Under the “follow-the-fortunes doctrine,” the reinsurer has almost no ability to challenge the coverage decisions that lead to its liability to the insurer. It insulates a reinsured’s liability determination from challenge by a reinsurer unless they are in bad faith or the payments are clearly beyond the scope of the original policy.
When Travelers settled its coverage dispute with Acme, it insisted that a term be written into the contract stating that it could allocate any or all of the settlement amount to any policy. It decided to allocate $15 million to the “excess policies” tier. Travelers billed INA over $13.7 million based on its allocation, and INA refused to pay. Travelers agreed that five decisions it made during the settlement negotiations likely increased the amount of its coverage it was able to allocate to INA, but INA claimed that Travelers acted in bad faith making these decisions and made them for the express purpose of increasing its reinsurance recovery.

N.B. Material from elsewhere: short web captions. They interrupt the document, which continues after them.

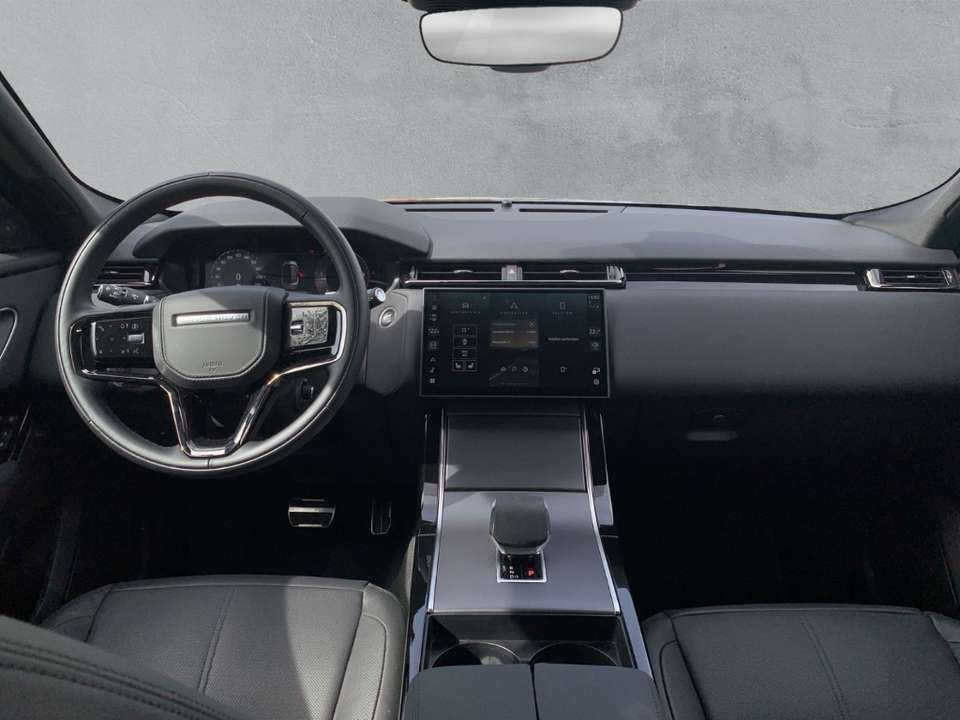 Land Rover Range Rover Velar - Imagem 4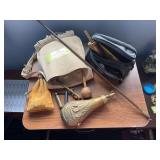 Black powder/muzzleloader accessories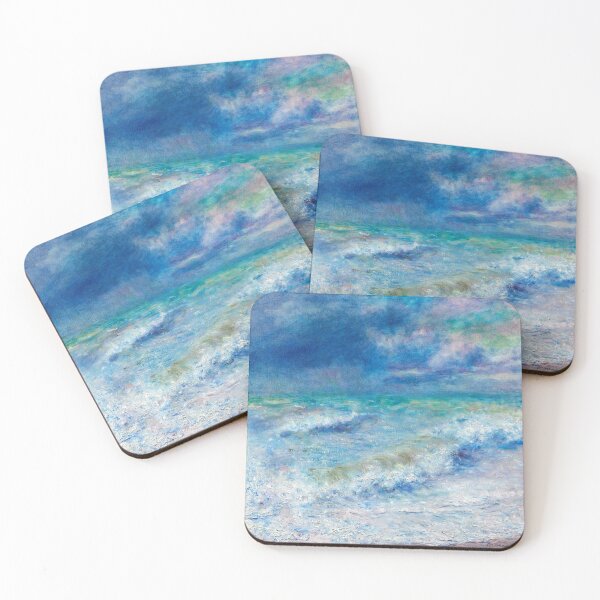 Item preview, Seascape designed and sold by ibelieveimages.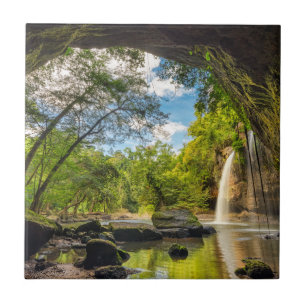 Carreau Cascade de Haew Suwat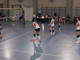 VOLLEY  &quot;Poule di consolazione&quot; per un buon Podenzana Volley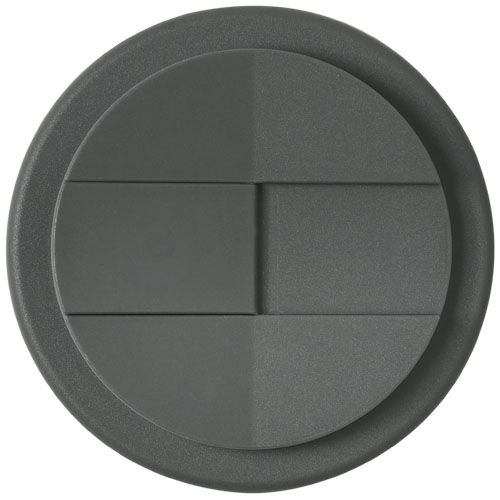 PF210699-5Americano® Espresso 250 ml Isolierbecher mit auslaufsicherem Schraubverschluss_ weiss_grau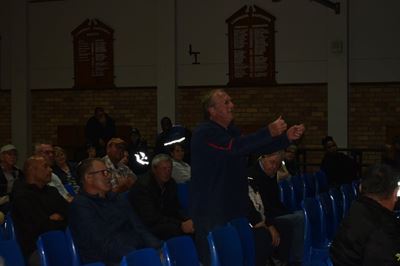 Cybercrimes most common in Hartenbos area, say police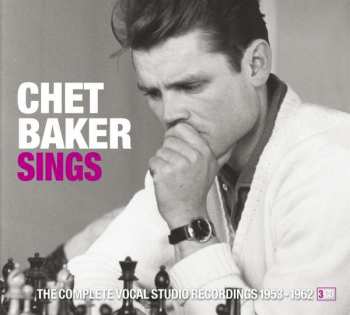 Album Chet Baker: Sings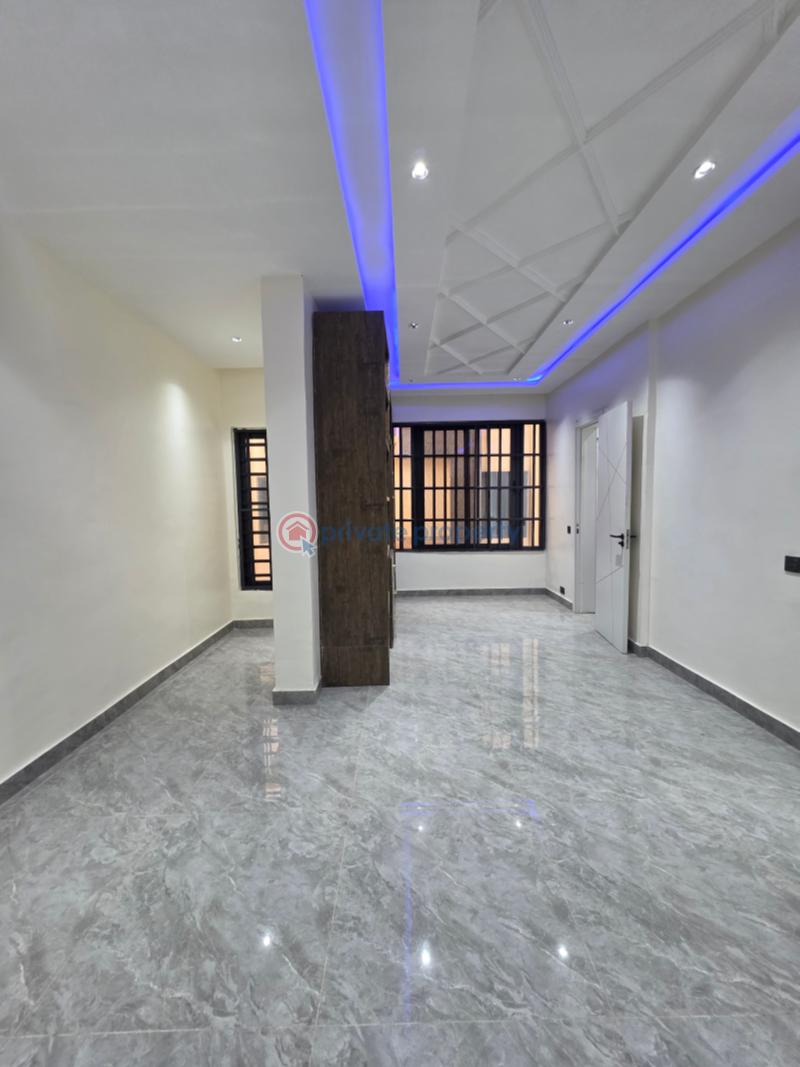 4 bedroom Terraced Duplex For Sale Ikeja GRA Lagos - 4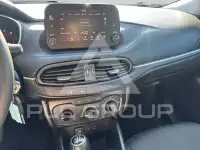 2019 Fiat Tipo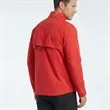 Sunice Men's WxTech Weatherproof Jacket (Elliot) | https://www.bestnamebadges.com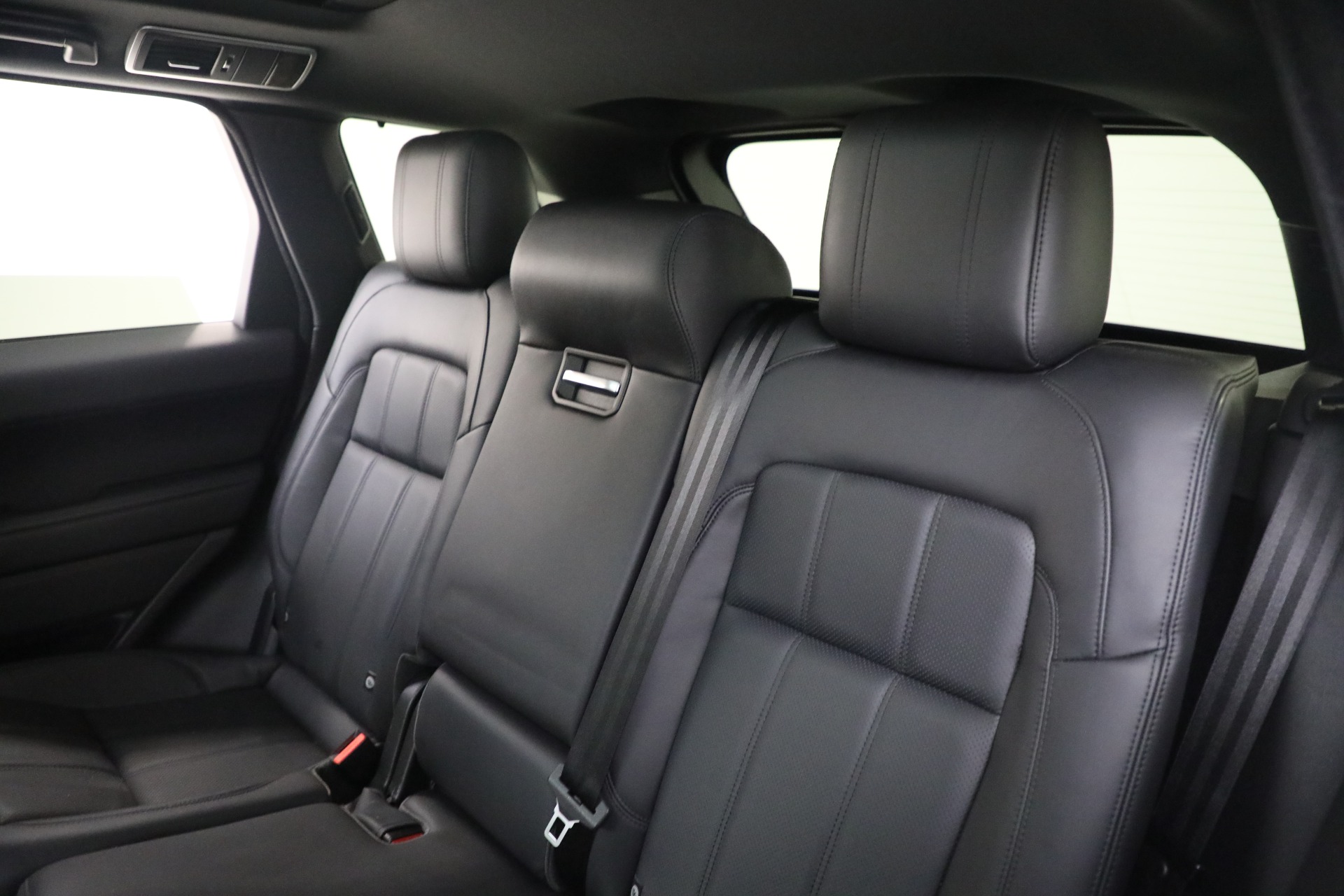 Used 2018 Land Rover Range Rover Sport Supercharged Dynamic | St. Petersburg, FL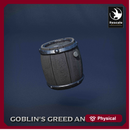 Goblin barrel Closed ( no base )
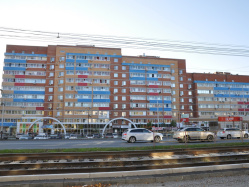Где эта улица, где этот дом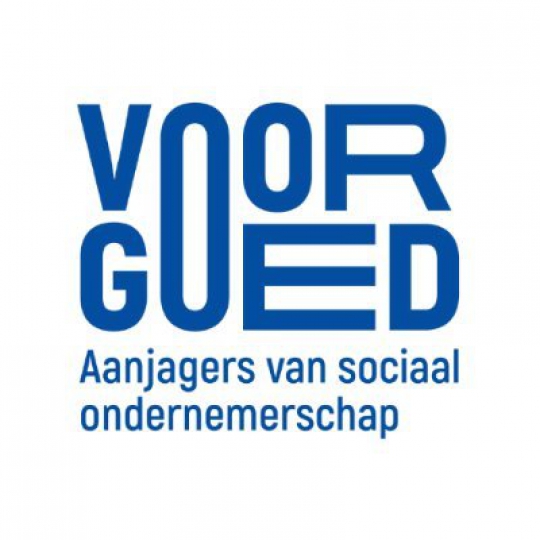 Voor Goed Rotterdam Impact Agency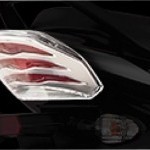 Bajaj Discover 110cc Tail Light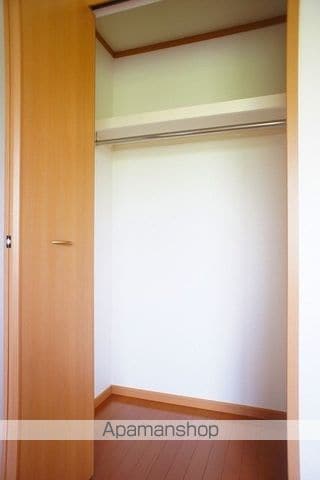 フレスクーラ IIIの内装写真
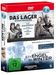 Das Lager / Ein Engel im Winter, 2 DVDs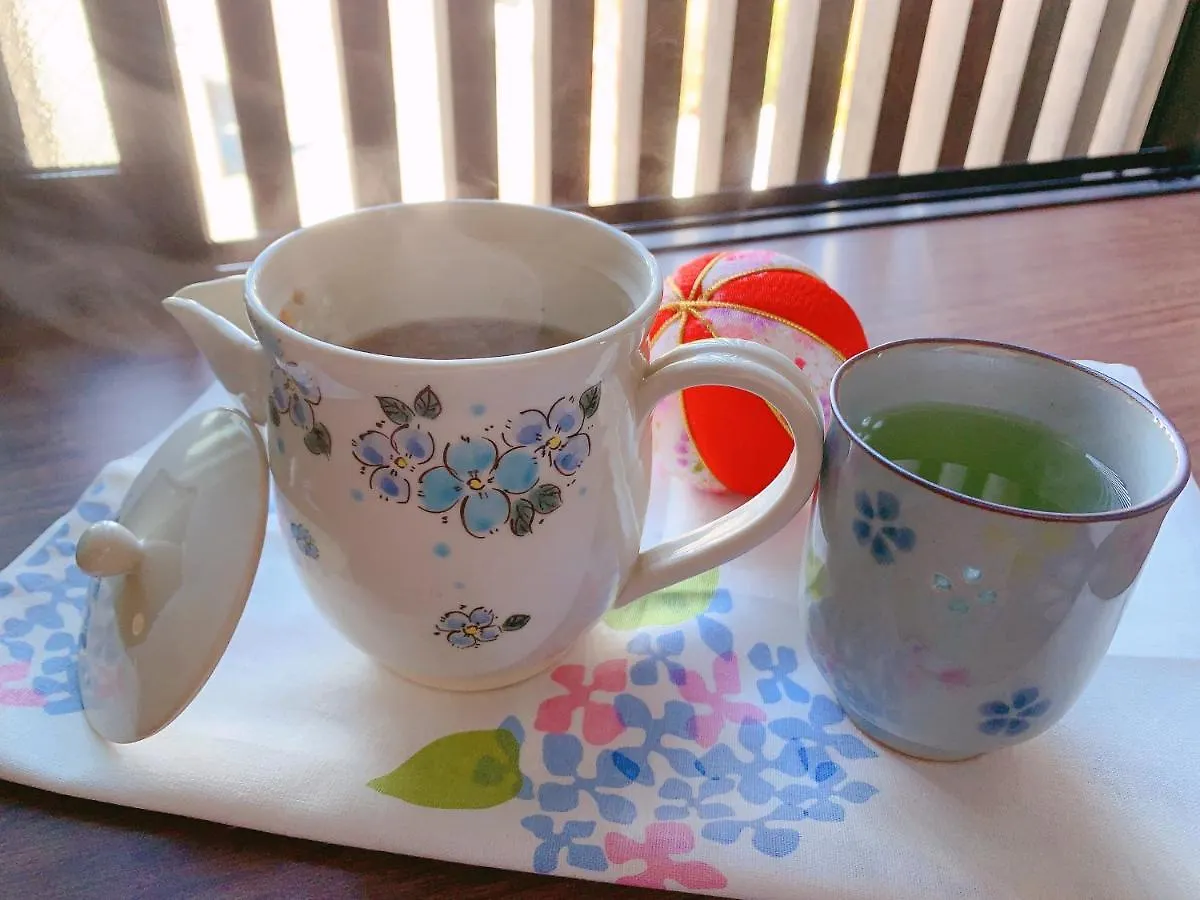 桃夭庵 Touyouan Momo House Kujo 一棟貸切 Kyoto Holiday home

The District Court found that Travelers did not act in bad faith when allocating money. The Third Circuit affirmed this ruling, holding that “the insurer’s negative duty not to make allocation decisions primarily in order to increase reinsurance recovery does not translate into a positive duty on the part of the insurer to minimize its reinsurance recovery.”
For bad faith, the reinsurer must “provide direct evidence that the insurer was motivated primarily by reinsurance considerations, or show that the after-the-fact rationales offered by the insurer are not credible,” and INA did neither in this case. It asserted that a memo from a vice-president of Travelers that outlined the insurance implications of different coverage scenarios exhibited bad faith, but the courts disagreed, holding that the memo’s purpose was to “provide . . . a general estimate of Travelers’ potential net exposure on the breast implant claims.”